## CHALLENGE
Format the lines from the one containing "Given the photo, is" through the last line, both ends included, as a numbered list, omitting any blank lines.

## STORED RECORDS
* * * * * * *
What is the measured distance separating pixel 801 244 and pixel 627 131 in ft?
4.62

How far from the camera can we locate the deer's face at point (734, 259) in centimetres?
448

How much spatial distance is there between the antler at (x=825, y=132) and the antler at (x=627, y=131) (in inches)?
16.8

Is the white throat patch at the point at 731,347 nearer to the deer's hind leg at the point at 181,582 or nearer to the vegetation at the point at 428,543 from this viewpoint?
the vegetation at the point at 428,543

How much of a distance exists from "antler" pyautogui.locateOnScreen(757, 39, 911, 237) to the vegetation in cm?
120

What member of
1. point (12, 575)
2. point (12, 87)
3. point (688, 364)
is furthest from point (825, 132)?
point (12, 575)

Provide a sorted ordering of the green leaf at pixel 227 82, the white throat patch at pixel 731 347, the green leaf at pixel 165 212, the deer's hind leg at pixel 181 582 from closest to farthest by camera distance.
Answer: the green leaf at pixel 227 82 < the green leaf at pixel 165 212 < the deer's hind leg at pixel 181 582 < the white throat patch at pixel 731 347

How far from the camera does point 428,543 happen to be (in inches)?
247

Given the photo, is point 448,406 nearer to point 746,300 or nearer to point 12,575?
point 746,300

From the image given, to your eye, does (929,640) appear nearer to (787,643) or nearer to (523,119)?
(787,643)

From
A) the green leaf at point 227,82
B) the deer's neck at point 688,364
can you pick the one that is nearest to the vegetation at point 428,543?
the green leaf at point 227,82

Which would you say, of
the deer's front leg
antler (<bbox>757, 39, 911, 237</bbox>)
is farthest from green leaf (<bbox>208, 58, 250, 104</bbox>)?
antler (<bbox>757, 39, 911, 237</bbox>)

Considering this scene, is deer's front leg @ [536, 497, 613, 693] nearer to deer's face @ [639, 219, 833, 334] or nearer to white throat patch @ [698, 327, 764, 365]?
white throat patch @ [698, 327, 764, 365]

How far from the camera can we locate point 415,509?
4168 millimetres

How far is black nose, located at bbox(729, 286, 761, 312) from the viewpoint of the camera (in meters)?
* * * * * * *
## THE OUTPUT
1. Given the photo, is point 448,406 nearer to point 746,300 or nearer to point 12,575?
2. point 746,300
3. From the image given, to your eye, does (929,640) appear nearer to (787,643) or nearer to (523,119)?
4. (787,643)
5. From
6. A) the green leaf at point 227,82
7. B) the deer's neck at point 688,364
8. can you pick the one that is nearest to the vegetation at point 428,543?
9. the green leaf at point 227,82
10. Which would you say, of
11. the deer's front leg
12. antler (<bbox>757, 39, 911, 237</bbox>)
13. is farthest from green leaf (<bbox>208, 58, 250, 104</bbox>)?
14. antler (<bbox>757, 39, 911, 237</bbox>)
15. Considering this scene, is deer's front leg @ [536, 497, 613, 693] nearer to deer's face @ [639, 219, 833, 334] or nearer to white throat patch @ [698, 327, 764, 365]?
16. white throat patch @ [698, 327, 764, 365]
17. How far from the camera can we locate point 415,509?
18. 4168 millimetres
19. How far is black nose, located at bbox(729, 286, 761, 312) from the viewpoint of the camera (in meters)?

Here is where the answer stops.